How do we diagnose and fix system performance problems?

While working with systems in production, it is common to encounter system performance problems that must be analyzed and solved. In general, those problems are complex, difficult to replicate issues that occur occasionally and may be circumstantial. When a few days go by without their occurrence, we even build our hopes up in the belief that those problems will not come up again.

What should we do to attack these problems?

We usually have two supplementary approaches: to attack the problem directly or to carry out proactive tasks.
In order to attack the problem directly, we must observe a method where the various actors (engineers, development, DBA, the individual in charge of the operating system, the individual in charge of communications, the individual in charge of web server, etc.) work together towards obtaining the information necessary to solve the problem.

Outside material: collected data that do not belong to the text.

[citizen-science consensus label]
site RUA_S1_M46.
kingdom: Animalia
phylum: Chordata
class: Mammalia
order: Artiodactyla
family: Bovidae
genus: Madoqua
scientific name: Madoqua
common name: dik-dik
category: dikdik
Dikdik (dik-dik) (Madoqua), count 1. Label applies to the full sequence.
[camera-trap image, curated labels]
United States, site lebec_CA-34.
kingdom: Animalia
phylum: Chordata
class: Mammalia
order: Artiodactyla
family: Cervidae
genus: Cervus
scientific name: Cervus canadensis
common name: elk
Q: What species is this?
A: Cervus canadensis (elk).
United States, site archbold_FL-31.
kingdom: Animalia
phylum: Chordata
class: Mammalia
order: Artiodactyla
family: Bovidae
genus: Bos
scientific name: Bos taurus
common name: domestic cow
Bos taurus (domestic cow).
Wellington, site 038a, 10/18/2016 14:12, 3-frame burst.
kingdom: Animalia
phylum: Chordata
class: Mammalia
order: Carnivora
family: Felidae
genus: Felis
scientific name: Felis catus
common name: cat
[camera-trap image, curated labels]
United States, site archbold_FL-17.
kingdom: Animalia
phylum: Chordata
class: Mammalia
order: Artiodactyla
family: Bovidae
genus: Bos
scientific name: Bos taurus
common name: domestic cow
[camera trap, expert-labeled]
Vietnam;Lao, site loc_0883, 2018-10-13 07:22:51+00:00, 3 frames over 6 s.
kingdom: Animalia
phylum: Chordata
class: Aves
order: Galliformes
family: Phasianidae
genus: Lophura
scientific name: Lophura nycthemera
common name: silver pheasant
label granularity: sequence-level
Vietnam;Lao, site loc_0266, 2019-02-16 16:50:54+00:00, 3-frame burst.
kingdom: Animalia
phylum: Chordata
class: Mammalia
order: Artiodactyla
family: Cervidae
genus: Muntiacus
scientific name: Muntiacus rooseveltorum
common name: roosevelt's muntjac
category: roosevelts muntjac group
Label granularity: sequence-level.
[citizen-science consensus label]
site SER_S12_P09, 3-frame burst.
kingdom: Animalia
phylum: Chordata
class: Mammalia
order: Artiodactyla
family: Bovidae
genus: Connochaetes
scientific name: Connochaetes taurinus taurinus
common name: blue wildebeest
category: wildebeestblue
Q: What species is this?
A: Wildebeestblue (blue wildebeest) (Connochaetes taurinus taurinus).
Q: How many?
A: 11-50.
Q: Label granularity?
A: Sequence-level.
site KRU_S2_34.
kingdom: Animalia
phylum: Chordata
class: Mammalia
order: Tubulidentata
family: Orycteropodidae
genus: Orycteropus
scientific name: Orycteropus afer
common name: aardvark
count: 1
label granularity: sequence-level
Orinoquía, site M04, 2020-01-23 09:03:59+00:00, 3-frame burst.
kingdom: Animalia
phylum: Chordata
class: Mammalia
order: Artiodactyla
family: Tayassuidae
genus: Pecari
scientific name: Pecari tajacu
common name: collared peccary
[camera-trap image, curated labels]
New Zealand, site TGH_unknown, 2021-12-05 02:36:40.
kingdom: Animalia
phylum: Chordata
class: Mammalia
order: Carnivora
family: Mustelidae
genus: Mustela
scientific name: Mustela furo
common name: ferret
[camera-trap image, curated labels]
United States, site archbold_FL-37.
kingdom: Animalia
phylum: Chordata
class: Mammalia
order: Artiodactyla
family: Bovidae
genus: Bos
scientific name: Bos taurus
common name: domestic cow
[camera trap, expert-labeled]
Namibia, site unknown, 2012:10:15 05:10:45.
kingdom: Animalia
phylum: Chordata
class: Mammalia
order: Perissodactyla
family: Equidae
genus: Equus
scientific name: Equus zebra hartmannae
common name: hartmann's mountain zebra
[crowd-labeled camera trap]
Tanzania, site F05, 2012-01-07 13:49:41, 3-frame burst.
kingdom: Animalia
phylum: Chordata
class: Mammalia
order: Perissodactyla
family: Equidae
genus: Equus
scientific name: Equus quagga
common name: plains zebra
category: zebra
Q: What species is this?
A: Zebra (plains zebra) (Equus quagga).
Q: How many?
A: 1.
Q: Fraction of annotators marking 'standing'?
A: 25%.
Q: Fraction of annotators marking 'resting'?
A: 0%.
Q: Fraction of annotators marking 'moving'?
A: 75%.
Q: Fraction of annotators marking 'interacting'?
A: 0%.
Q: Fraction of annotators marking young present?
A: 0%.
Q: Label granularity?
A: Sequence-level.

One of the first things to deal with is ignoring the user’s subjectivity and work with accurate response times.

To this end, we may look at logs in the system, logs in the application, etc. If we lack all this, we can set a virtual user (an automated script) to execute a specific test case and then record the time used throughout, for example, a whole day. The purpose here is to define the hours of the day when the system slows down, and see how slow it becomes. A basic set of indicators for monitoring are then defined for each component in the system. Such monitoring must not intrude, so as to avoid worse times.

Once the information on times and indicators is available, we should start the analysis tasks, whose purpose is to guide us in order to detect the component that represents the bottleneck.

Otherwise, the more proactive approach would be to develop a performance project in advance, where we can simulate a specific load in an automated manner, and then carry out the system analysis in a similar way to what was described above. The advantage in this approach is that testing environment allows us more freedom to make more significant changes to the system in a consistent and repeatable manner. And we also have the possibility of simulating more load than the actual load (for instance, if additional users are going to be added to the system).

An important proactive action is to measure time when we execute functional tests, in addition to having some performance indicators (memory, CPU use, etc.), so that the functional testing process may show some of the “non-functional” problems.

These are very challenging projects, which constitute the type of project that the Abstracta team enjoys the most!